PROVIDED DATA =
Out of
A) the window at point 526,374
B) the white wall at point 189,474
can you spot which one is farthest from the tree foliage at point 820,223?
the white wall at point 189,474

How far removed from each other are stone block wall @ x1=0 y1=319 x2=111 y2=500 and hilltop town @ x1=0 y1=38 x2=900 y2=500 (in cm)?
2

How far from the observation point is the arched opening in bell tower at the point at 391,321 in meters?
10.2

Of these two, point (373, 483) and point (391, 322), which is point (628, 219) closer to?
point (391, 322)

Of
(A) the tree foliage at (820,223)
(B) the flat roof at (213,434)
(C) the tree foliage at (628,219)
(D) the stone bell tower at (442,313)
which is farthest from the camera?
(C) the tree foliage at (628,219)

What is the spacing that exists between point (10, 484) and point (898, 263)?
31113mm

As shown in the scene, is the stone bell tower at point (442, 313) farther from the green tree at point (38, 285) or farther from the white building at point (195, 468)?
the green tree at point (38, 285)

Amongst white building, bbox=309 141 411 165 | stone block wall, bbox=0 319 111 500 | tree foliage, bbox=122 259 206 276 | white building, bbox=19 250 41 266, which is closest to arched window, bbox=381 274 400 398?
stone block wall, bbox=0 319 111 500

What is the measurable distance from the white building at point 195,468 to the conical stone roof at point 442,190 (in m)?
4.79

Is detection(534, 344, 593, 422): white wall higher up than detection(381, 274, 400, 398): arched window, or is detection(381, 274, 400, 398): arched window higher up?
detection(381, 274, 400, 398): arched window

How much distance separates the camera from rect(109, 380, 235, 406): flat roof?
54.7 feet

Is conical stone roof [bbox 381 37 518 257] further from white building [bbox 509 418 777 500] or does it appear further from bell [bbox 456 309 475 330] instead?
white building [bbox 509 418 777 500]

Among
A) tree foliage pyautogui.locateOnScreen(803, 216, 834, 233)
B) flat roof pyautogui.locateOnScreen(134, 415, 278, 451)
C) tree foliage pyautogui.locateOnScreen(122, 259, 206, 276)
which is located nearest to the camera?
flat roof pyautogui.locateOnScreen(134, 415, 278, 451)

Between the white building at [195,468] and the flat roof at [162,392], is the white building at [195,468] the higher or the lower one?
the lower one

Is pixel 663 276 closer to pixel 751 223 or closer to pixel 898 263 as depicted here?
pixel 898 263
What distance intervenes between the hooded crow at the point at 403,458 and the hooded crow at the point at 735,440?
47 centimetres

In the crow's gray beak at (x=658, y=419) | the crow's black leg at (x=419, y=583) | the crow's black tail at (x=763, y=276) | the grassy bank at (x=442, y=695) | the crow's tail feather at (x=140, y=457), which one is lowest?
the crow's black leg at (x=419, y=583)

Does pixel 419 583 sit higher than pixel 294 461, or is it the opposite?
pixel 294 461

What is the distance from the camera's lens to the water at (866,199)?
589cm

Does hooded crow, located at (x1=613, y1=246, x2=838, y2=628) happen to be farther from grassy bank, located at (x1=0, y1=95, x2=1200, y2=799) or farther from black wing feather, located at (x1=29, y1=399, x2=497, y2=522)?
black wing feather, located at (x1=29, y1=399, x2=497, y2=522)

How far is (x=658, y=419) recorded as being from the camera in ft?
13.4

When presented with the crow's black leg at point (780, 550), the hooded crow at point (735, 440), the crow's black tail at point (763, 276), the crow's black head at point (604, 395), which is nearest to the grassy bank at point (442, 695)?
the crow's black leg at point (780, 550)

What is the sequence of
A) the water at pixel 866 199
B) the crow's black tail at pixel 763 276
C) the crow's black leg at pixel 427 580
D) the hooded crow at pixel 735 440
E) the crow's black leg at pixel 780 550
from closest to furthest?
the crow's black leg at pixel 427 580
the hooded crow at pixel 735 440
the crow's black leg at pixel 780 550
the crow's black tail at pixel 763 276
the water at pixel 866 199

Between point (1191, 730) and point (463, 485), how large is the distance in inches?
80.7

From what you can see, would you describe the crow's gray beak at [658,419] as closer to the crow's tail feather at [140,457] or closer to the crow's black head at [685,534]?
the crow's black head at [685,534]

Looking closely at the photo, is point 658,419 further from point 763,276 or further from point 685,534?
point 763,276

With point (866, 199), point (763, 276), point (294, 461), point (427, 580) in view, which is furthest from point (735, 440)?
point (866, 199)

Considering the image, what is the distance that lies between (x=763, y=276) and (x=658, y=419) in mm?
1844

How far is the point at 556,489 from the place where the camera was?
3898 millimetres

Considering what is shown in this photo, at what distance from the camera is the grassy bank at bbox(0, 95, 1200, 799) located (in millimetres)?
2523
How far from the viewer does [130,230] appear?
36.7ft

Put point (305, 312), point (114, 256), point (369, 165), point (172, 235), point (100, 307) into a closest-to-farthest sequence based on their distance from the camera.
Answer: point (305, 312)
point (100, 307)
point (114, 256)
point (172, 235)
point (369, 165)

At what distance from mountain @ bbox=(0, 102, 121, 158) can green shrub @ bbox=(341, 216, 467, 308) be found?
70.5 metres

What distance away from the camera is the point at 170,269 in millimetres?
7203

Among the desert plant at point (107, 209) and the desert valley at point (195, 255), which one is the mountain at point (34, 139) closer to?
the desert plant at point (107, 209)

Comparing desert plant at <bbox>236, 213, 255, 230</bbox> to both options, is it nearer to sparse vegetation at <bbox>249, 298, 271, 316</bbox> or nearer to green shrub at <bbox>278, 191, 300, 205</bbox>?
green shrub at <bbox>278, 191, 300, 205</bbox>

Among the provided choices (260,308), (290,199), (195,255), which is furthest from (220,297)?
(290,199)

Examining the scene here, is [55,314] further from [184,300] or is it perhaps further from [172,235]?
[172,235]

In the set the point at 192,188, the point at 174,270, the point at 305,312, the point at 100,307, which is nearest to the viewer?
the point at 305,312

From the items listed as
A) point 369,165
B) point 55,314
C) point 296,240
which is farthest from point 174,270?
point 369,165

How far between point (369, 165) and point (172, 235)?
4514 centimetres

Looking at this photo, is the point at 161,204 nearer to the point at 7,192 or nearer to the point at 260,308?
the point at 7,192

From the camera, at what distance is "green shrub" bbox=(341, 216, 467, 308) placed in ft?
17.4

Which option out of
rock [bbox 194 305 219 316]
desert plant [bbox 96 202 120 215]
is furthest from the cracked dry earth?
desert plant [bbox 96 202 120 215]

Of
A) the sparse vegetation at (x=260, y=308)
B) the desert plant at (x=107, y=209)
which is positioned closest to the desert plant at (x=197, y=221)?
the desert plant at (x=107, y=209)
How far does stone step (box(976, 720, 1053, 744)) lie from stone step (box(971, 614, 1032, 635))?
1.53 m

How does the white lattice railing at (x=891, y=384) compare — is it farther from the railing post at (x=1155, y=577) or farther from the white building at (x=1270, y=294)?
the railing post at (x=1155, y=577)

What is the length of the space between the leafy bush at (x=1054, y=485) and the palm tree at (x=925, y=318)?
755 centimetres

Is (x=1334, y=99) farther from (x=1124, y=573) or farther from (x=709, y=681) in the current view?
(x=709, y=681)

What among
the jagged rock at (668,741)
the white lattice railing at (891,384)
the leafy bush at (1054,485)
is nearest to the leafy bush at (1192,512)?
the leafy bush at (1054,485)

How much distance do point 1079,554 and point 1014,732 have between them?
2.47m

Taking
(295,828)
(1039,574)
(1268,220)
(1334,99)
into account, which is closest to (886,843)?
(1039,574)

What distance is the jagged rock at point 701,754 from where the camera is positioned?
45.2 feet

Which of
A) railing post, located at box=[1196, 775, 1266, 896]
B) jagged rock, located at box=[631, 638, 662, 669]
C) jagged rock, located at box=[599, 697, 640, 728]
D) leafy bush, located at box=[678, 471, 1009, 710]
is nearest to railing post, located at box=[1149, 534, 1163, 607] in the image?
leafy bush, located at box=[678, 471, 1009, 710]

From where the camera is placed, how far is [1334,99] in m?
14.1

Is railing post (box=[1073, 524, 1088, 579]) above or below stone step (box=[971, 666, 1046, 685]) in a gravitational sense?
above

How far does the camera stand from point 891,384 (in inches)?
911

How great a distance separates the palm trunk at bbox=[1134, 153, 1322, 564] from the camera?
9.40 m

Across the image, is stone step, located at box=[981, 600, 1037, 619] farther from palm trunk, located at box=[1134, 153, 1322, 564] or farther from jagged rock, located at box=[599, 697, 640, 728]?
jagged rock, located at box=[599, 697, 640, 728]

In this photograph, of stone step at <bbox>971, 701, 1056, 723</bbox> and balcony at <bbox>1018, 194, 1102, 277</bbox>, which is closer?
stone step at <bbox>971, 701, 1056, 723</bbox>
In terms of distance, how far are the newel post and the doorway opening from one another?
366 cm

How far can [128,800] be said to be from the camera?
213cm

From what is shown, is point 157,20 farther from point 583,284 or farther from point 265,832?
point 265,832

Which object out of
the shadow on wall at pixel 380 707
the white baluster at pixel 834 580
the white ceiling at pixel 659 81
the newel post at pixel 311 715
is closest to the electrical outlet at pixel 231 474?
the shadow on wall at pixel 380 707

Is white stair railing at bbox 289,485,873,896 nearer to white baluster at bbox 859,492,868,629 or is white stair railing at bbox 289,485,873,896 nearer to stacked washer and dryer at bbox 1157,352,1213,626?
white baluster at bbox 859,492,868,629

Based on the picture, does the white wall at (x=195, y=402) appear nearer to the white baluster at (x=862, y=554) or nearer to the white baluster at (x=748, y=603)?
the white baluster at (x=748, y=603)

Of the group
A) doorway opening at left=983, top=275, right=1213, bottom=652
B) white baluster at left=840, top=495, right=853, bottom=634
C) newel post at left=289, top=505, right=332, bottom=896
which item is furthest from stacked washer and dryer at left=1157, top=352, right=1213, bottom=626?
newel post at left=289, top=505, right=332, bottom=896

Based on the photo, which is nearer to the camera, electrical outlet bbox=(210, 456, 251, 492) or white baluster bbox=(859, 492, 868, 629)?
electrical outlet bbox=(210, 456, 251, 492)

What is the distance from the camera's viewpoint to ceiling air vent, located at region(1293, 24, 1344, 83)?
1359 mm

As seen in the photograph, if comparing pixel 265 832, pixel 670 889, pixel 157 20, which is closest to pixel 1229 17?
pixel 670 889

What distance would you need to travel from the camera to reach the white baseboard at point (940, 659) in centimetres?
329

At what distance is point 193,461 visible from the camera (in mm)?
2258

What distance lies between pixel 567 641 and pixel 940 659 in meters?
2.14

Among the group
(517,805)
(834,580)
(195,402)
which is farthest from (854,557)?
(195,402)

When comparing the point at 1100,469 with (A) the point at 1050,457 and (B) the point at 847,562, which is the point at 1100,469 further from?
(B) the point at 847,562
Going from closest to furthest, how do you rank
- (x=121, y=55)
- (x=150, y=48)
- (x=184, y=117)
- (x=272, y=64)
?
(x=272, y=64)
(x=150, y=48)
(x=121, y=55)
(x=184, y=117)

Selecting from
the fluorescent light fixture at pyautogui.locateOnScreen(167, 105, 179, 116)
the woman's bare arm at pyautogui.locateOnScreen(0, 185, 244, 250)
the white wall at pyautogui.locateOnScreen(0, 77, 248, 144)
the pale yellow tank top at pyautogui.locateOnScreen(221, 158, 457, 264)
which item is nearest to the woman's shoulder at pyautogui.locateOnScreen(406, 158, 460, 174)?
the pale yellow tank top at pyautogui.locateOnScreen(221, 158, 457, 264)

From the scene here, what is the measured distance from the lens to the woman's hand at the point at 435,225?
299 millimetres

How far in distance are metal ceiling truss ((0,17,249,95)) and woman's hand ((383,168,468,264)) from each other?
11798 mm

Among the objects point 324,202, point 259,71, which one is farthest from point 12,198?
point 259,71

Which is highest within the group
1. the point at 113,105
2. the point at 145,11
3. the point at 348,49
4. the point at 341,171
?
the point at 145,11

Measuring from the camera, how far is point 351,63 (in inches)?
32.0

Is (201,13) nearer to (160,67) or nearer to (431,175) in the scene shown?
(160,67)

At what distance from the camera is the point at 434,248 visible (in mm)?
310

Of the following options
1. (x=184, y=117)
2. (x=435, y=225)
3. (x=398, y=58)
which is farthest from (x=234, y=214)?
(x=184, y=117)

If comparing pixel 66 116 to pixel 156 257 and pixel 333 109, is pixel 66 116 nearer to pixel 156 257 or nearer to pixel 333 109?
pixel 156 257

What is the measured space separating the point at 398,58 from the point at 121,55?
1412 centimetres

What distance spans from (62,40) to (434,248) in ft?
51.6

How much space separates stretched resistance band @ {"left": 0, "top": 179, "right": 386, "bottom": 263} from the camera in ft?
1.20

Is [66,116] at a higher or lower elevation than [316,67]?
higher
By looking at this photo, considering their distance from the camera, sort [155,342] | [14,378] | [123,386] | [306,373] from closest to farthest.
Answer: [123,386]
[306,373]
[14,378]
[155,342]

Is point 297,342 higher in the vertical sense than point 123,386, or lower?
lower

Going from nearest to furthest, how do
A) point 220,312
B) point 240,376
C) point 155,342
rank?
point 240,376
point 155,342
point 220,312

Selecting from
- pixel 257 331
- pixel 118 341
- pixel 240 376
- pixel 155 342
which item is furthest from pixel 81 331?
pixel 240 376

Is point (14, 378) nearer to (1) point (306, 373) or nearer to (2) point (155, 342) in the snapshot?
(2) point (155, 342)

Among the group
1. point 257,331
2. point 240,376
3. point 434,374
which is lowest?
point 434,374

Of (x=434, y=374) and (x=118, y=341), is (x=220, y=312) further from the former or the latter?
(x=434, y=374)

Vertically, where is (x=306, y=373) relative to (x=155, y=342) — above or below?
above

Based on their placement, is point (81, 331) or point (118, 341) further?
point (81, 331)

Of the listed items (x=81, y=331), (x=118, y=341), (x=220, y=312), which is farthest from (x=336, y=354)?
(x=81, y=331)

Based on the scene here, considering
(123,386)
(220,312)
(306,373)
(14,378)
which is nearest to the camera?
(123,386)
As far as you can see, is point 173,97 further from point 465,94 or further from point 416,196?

EXERCISE OBJECTIVE =
Rewrite the data from the line containing "Amongst white building, bbox=309" through the line containing "47 centimetres", switching "camera" to "viewer" and leaving everything else unchanged.

SOLUTION BELOW =
Amongst white building, bbox=309 141 411 165 | stone block wall, bbox=0 319 111 500 | tree foliage, bbox=122 259 206 276 | white building, bbox=19 250 41 266, which is closest to arched window, bbox=381 274 400 398?
stone block wall, bbox=0 319 111 500

What is the measurable distance from the white building at point 195,468 to the conical stone roof at point 442,190 (in m)?
4.79

Is detection(534, 344, 593, 422): white wall higher up than detection(381, 274, 400, 398): arched window, or is detection(381, 274, 400, 398): arched window higher up?
detection(381, 274, 400, 398): arched window

How much distance separates the viewer from rect(109, 380, 235, 406): flat roof?
54.7 feet

Is conical stone roof [bbox 381 37 518 257] further from white building [bbox 509 418 777 500] or does it appear further from bell [bbox 456 309 475 330] instead?
white building [bbox 509 418 777 500]

Among
A) tree foliage pyautogui.locateOnScreen(803, 216, 834, 233)
B) flat roof pyautogui.locateOnScreen(134, 415, 278, 451)
C) tree foliage pyautogui.locateOnScreen(122, 259, 206, 276)
which is located nearest to the viewer?
flat roof pyautogui.locateOnScreen(134, 415, 278, 451)

Between the white building at [195,468] and the flat roof at [162,392], is the white building at [195,468] the higher or the lower one?
the lower one

Is pixel 663 276 closer to pixel 751 223 or closer to pixel 898 263 as depicted here?
pixel 898 263
What distance intervenes between the hooded crow at the point at 403,458 and the hooded crow at the point at 735,440?
47 centimetres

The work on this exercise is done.